• [TEXT PROVIDED]:
-- START --

On 13/12/2022 16:00, Juergen Gross wrote:
> @@ -115,47 +117,32 @@ hashtable_expand(struct hashtable *h)
>       if (h->primeindex == (prime_table_length - 1)) return 0;
>       newsize = primes[++(h->primeindex)];
>   
> -    newtable = (struct entry **)calloc(newsize, sizeof(struct entry*));
> -    if (NULL != newtable)
> +    newtable = talloc_realloc(h, h->table, struct entry *, newsize);
> +    if (!newtable)
>       {
> -        /* This algorithm is not 'stable'. ie. it reverses the list
> -         * when it transfers entries between the tables */
> -        for (i = 0; i < h->tablelength; i++) {
> -            while (NULL != (e = h->table[i])) {
> -                h->table[i] = e->next;
> -                index = indexFor(newsize,e->h);
> +        h->primeindex--;
> +        return 0;
> +    }
> +
> +    h->table = newtable;
> +    memset(newtable + h->tablelength, 0,
> +           (newsize - h->tablelength) * sizeof(*newtable));
> +    for (i = 0; i < h->tablelength; i++) {

I understand this code is taken from the realloc path. However, isn't 
this algorithm also not stable? If so, then I think we move the comment 
here.

> +        for (pE = &(newtable[i]), e = *pE; e != NULL; e = *pE) {
> +            index = indexFor(newsize,e->h);

Missing space after ",".

> +            if (index == i)
> +            {
> +                pE = &(e->next);
> +            }
> +            else
> +            {
> +                *pE = e->next;
>                   e->next = newtable[index];
>                   newtable[index] = e;
>               }
>           }
> -        free(h->table);
> -        h->table = newtable;
> -    }
> -    /* Plan B: realloc instead */
> -    else
> -    {
> -        newtable = (struct entry **)

-- END --

• [PROVIDED RECORDS]:
-- START --

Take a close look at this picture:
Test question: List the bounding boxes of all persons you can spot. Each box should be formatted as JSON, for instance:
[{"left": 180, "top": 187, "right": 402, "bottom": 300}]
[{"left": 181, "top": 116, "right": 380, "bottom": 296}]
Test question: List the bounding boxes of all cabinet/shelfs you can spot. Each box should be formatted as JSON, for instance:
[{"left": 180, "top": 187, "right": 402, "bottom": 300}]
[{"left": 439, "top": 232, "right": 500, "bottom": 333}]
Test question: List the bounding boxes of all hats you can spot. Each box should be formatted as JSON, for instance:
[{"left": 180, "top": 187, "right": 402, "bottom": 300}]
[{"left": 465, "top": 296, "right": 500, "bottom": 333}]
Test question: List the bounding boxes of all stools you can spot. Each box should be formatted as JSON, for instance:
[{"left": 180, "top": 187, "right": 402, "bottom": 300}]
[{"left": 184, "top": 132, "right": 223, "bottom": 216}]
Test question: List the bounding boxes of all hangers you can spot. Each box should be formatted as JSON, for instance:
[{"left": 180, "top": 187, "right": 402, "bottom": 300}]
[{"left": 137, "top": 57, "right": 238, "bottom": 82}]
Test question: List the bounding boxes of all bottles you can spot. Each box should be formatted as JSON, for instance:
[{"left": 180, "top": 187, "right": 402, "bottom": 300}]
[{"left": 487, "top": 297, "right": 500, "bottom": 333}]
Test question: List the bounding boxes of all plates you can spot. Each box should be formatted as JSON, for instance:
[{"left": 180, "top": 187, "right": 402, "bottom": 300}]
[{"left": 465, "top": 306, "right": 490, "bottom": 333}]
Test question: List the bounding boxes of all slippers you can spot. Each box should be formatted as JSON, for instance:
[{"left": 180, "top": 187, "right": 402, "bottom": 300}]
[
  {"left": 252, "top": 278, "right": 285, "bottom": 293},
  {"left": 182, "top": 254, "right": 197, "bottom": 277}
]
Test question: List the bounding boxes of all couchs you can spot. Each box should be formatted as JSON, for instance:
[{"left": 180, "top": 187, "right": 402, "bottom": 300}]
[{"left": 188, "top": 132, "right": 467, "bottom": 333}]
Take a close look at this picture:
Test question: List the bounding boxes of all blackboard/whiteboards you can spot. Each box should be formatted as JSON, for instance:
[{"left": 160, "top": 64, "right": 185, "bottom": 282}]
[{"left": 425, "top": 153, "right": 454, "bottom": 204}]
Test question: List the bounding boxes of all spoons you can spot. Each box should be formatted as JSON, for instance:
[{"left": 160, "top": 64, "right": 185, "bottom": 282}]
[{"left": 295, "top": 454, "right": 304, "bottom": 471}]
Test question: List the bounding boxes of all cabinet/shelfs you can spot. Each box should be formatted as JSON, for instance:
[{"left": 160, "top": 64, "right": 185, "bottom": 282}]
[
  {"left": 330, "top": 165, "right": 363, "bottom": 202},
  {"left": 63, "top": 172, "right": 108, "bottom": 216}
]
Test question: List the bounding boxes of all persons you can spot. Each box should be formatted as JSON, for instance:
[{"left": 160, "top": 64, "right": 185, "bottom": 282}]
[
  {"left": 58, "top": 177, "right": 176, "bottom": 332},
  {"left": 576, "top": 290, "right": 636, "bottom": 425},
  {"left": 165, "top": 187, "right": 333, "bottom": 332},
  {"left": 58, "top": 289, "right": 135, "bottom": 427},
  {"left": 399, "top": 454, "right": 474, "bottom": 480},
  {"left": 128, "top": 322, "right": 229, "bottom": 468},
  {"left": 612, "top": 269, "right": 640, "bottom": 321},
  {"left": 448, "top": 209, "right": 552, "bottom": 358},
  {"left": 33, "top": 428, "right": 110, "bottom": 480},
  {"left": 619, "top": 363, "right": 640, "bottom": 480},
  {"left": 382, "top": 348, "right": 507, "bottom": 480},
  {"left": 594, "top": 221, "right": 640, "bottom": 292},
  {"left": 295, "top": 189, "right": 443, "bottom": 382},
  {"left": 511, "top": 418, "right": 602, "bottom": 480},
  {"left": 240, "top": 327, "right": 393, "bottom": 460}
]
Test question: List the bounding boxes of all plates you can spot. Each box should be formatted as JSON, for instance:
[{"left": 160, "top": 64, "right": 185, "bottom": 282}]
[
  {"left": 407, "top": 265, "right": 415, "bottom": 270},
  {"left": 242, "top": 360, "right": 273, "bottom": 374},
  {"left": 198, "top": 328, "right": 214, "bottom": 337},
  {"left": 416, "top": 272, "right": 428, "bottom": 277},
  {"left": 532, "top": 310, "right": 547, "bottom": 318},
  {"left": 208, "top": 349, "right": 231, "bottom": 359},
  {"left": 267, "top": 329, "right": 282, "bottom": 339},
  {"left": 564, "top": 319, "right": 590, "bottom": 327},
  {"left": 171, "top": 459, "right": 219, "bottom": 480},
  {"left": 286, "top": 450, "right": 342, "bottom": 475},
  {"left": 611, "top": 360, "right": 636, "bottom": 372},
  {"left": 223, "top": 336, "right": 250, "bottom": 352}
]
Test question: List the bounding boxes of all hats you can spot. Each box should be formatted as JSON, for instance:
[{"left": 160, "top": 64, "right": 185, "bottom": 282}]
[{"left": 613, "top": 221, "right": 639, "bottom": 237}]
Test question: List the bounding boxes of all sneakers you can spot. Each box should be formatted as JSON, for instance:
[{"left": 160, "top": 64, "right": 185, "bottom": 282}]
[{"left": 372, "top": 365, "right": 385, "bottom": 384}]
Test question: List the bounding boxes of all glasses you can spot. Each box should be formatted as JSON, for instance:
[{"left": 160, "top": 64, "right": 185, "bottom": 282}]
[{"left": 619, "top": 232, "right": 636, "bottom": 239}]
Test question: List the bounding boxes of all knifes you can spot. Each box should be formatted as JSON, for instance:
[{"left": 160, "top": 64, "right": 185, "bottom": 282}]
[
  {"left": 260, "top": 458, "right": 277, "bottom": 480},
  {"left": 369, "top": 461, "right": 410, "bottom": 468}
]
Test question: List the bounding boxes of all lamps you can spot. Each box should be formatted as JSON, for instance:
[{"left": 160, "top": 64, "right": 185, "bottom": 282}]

-- END --

• [INSTRUCTIONS FOR THE TASK]:
Reproduce the patch review above word for word, from its first line to its last.

• [THE RESULT]:
On 13/12/2022 16:00, Juergen Gross wrote:
> @@ -115,47 +117,32 @@ hashtable_expand(struct hashtable *h)
>       if (h->primeindex == (prime_table_length - 1)) return 0;
>       newsize = primes[++(h->primeindex)];
>   
> -    newtable = (struct entry **)calloc(newsize, sizeof(struct entry*));
> -    if (NULL != newtable)
> +    newtable = talloc_realloc(h, h->table, struct entry *, newsize);
> +    if (!newtable)
>       {
> -        /* This algorithm is not 'stable'. ie. it reverses the list
> -         * when it transfers entries between the tables */
> -        for (i = 0; i < h->tablelength; i++) {
> -            while (NULL != (e = h->table[i])) {
> -                h->table[i] = e->next;
> -                index = indexFor(newsize,e->h);
> +        h->primeindex--;
> +        return 0;
> +    }
> +
> +    h->table = newtable;
> +    memset(newtable + h->tablelength, 0,
> +           (newsize - h->tablelength) * sizeof(*newtable));
> +    for (i = 0; i < h->tablelength; i++) {

I understand this code is taken from the realloc path. However, isn't 
this algorithm also not stable? If so, then I think we move the comment 
here.

> +        for (pE = &(newtable[i]), e = *pE; e != NULL; e = *pE) {
> +            index = indexFor(newsize,e->h);

Missing space after ",".

> +            if (index == i)
> +            {
> +                pE = &(e->next);
> +            }
> +            else
> +            {
> +                *pE = e->next;
>                   e->next = newtable[index];
>                   newtable[index] = e;
>               }
>           }
> -        free(h->table);
> -        h->table = newtable;
> -    }
> -    /* Plan B: realloc instead */
> -    else
> -    {
> -        newtable = (struct entry **)